Alper Görmüş
(Taraf - 21 Eylül 2012)
Başbakan 2027'de ne anlatacak?
Başbakan Erdoğan’ın geçtiğimiz hafta Kiev’de gazeteciler önünde sarf ettiği sözlerin anlamı ve önemi üzerinde duruyordum...
Hatırlayacaksınız, Başbakan o konuşmada, iktidarlarının başlangıç yıllarında Adalet ve Kalkınma Partisi’nin (AK Parti) başına örülmek istenen çorapların tamamının henüz ortaya çıkmadığını; bunları kendisinin bildiğini fakat bugün de açıklamayacağını, ileride yazacağı kitapta anlatacağını belirtmişti.
Ben de geçen yazımda, Başbakan’ın kitabının hiç kuşkusuz en “hard” bölümünü oluşturacak olan “2003” faslının “flaş”ını, Başbakan’ın kaleminden çıkmış muhayyel bir metinle tahmin etmeye çalışmıştım. Muhayyel metin, Başbakan’ın 2027’de yayımlanan günlük tarzındaki kitabının 19 Kasım 2003, 20 Kasım 2003 ve 2 Aralık 2003 tarihli bölümlerini kapsıyordu.

Kaynak Malzeme:
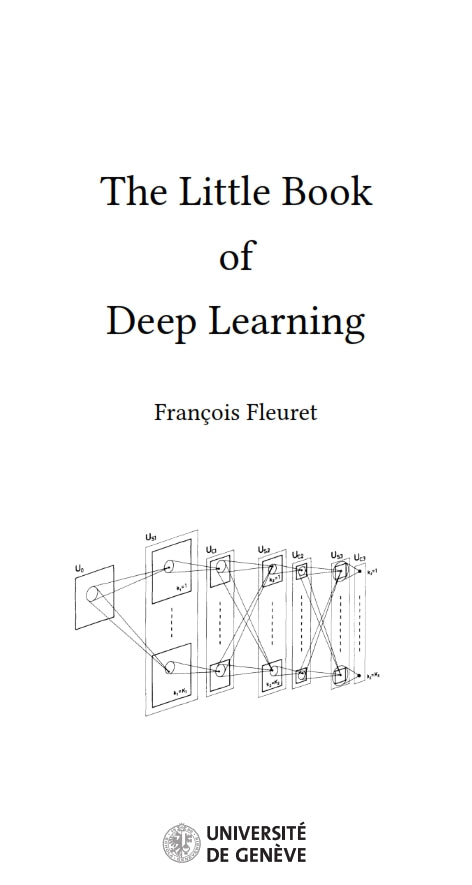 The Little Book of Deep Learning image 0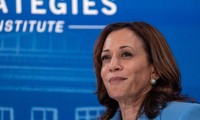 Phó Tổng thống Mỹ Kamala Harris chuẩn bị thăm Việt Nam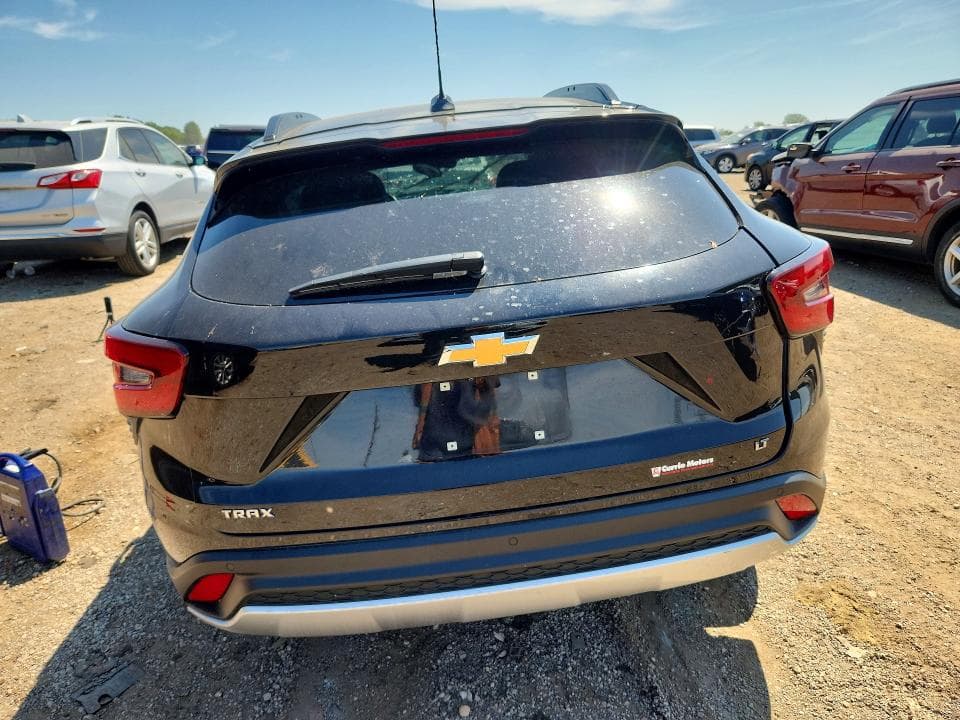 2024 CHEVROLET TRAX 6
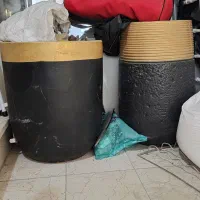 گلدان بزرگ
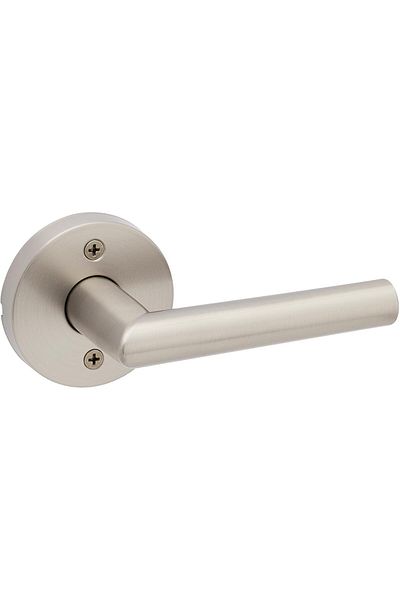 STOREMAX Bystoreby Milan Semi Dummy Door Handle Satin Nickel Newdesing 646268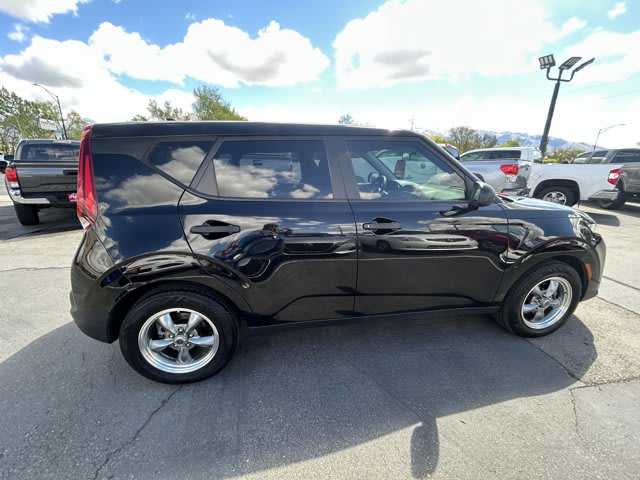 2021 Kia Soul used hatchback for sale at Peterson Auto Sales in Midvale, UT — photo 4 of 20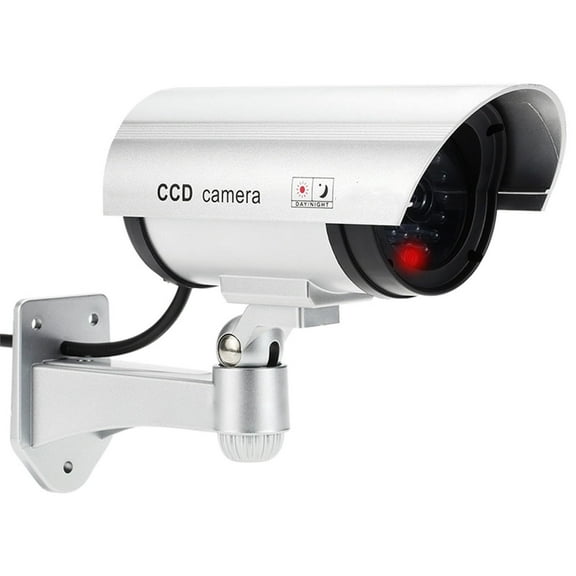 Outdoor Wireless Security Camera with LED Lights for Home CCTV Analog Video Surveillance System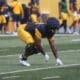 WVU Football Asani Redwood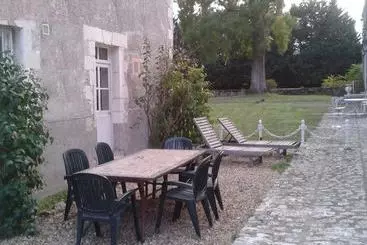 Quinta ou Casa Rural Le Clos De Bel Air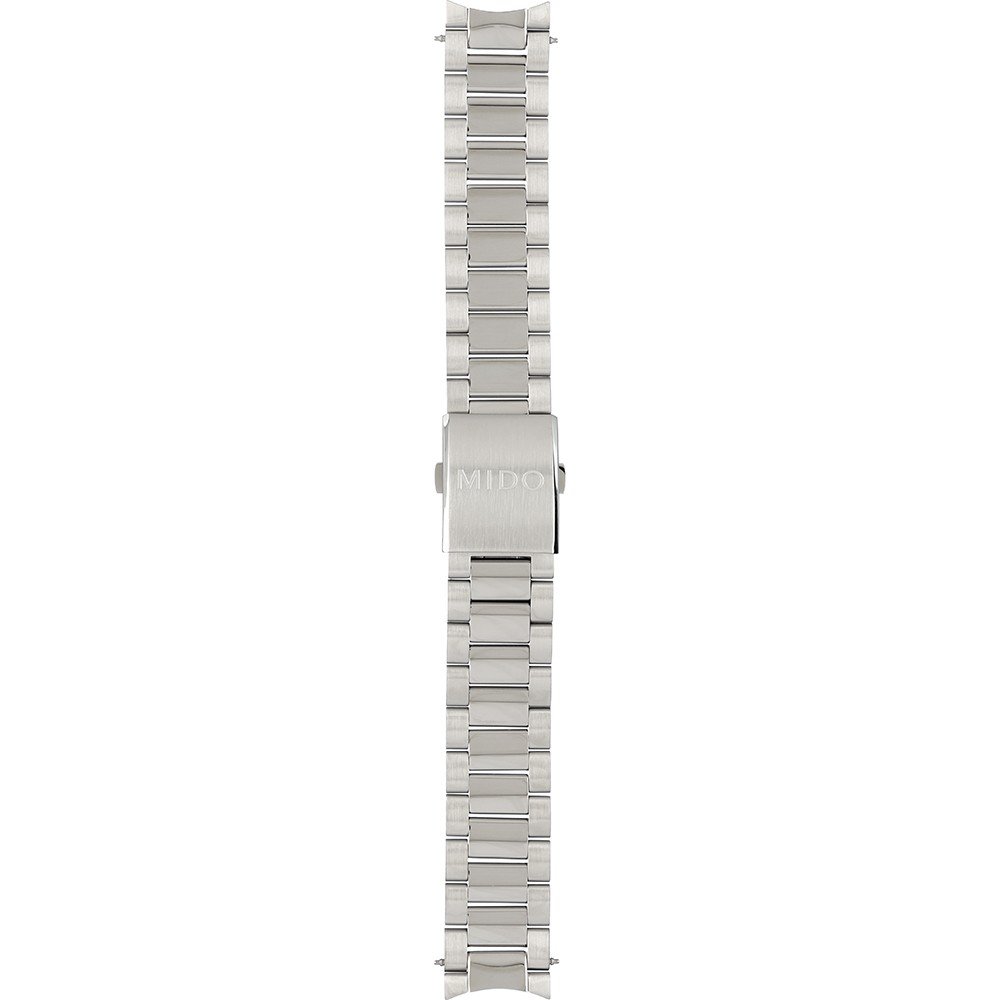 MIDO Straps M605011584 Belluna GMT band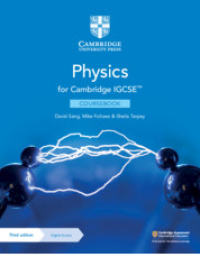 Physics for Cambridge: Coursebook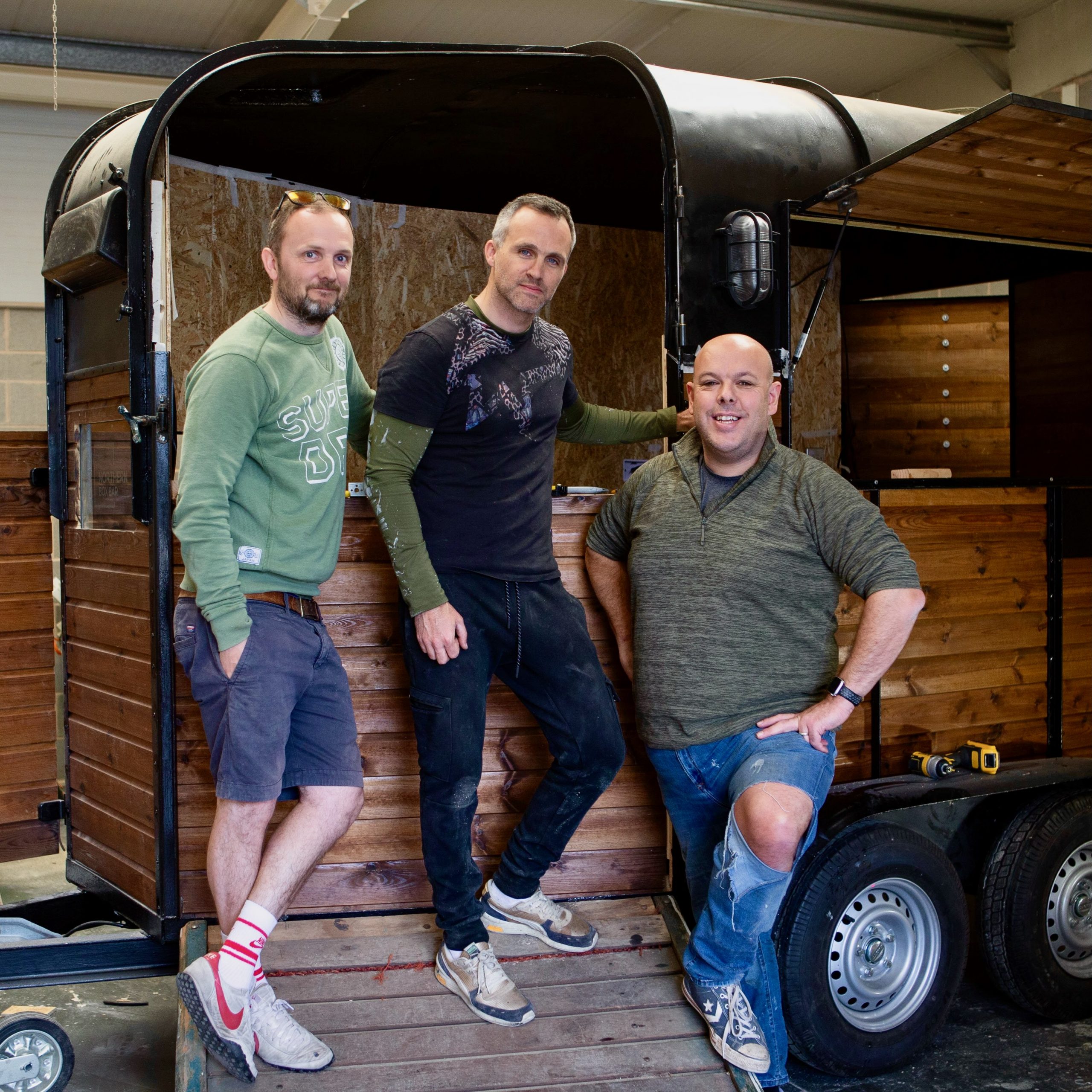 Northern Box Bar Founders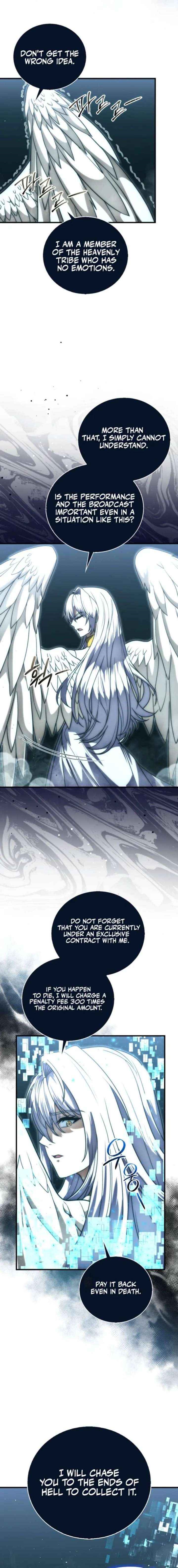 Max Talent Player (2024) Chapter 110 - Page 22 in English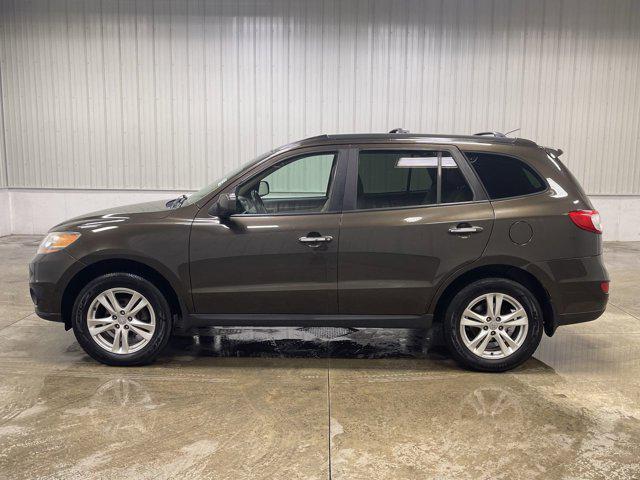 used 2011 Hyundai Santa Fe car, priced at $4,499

Beklenen:
İncelenen metne göre yazarın muhayyel metni, Başbakan'ın 2027'de yayımlanan kitabının hangi tarihli bölümlerini kapsıyordu? Bu kayıtlar çalışma için gerekli değildir.

Çözüm:
19 Kasım 2003, 20 Kasım 2003 ve 2 Aralık 2003 tarihli bölümlerini kapsıyordu.